## BEGIN EXCERPTED PASSAGE
Figure 1:  Sample Survival Function Plot  


What a simple survival analysis graph shows, simply, is the time-to-event of death in a non-increasing line graph.  (The reason why the line is not described as decreasing is because there are times of plateaus or non-loss of a member from the original population.)  Another way to think about this is as a measure of attrition from a particular population over time.  Time may be measured as a continuous set of values or as discrete ones.  In this example, time is treated as discrete and measured in monthly units (more granularly measured time is not necessary in this example).  

The hazard function is seen to be non-decreasing and will trend up with cumulative hazard over time.  The “hazard” concept is something like “risk” based on empirical observations of events.  In a simple survival analysis model, hazard is a constant over time.  In real world contexts and more sensitive models, the hazard function changes over time and may increase or decrease.  (A classic example of a hazard curve is the "bathtub curve," which is intuitive and worth a look.)   

"Censoring"

So why don’t statisticians just use a normal linear regression to capture such changes over time?  The thinking is that survival analyses include "censored" data in the time-series analysis.  Data censoring refers to the dropout rate of persons in a survival analysis—due to the ending of the research period or a lack of follow-through of research participants with researchers; such normal random censoring is beyond the control of researchers.  Including censored data in a survival analysis helps mitigate "survivorship bias" in statistical analysis--or overweighting the effects of the data points that "survive" the research period and come to researcher attention but not counting or acknowledging the data that drops out of the study or is not considered or seen by the researcher. (Mitigating "survivorship bias" requires researchers to ask themselves to consider what data they're not seeing and not including when they design their research.)  

In this case, it helps to conceptualize a timeline with the past to the left and the future to the right.  Here, “left censoring” refers to the lack of knowledge of researchers of what has happened with participants before they were included in a study, and “right censoring” refers to the completion of the research before the individuals experience the event (non-survival in some cases).  After the research is complete, researchers will not be following up with the remaining or surviving participants and so do not know what happens to them (although they may be able to infer what will happen given the captured data from others in that particular cohort).  Research observations are censored when the data about their survival time is undetermined or incomplete.  This censoring information, even though it is a data limitation, provides richer real-world information for analysis.    

In the same way that all the population is alive at Time 0, there is a point in the future when the entire population is no longer present.  It is in the in-between time that there is research interest.  For example, there may be periods of intensification of non-survival ("critical phases")…or long periods of survival and non-events…or spates of censoring due to in-environment events or other factors.
## END EXCERPTED PASSAGE
## BEGIN STORED RECORDS
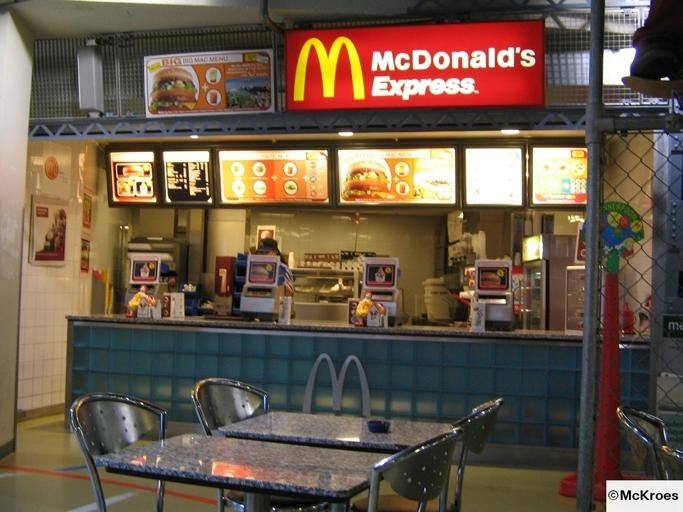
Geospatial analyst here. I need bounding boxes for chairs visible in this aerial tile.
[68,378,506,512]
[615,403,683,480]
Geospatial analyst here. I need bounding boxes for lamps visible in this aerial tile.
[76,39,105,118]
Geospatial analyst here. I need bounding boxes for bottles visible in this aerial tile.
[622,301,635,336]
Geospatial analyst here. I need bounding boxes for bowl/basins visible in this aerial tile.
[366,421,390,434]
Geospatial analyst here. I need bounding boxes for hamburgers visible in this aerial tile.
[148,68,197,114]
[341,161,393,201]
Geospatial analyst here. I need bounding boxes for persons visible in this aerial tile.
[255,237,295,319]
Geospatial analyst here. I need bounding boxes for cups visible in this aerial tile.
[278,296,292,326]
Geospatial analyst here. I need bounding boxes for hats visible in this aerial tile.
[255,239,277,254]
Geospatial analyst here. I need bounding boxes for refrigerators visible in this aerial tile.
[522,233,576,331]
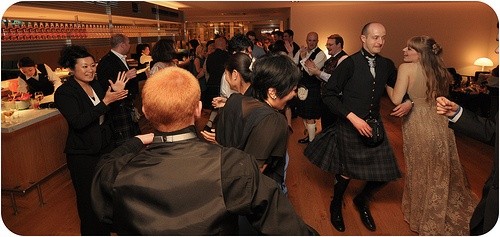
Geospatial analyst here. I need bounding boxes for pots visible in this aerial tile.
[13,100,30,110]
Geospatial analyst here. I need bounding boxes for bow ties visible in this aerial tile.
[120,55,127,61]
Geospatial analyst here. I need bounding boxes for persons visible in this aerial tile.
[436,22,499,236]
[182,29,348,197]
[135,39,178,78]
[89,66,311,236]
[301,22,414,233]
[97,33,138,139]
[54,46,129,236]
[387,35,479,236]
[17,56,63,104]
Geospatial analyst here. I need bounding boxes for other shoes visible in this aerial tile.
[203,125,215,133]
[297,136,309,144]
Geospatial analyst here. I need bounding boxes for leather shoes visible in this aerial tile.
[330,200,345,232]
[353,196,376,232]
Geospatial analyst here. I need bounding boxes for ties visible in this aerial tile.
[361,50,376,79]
## END STORED RECORDS
TASK BRIEF:
Answer these questions about the survival analysis passage above, one per line:
1. In what units is time measured in the passage's example?
2. What is given as a classic example of a hazard curve?
3. What does "right censoring" refer to?

WORKED ANSWER:
1. Monthly units.
2. The "bathtub curve."
3. The completion of the research before the individuals experience the event.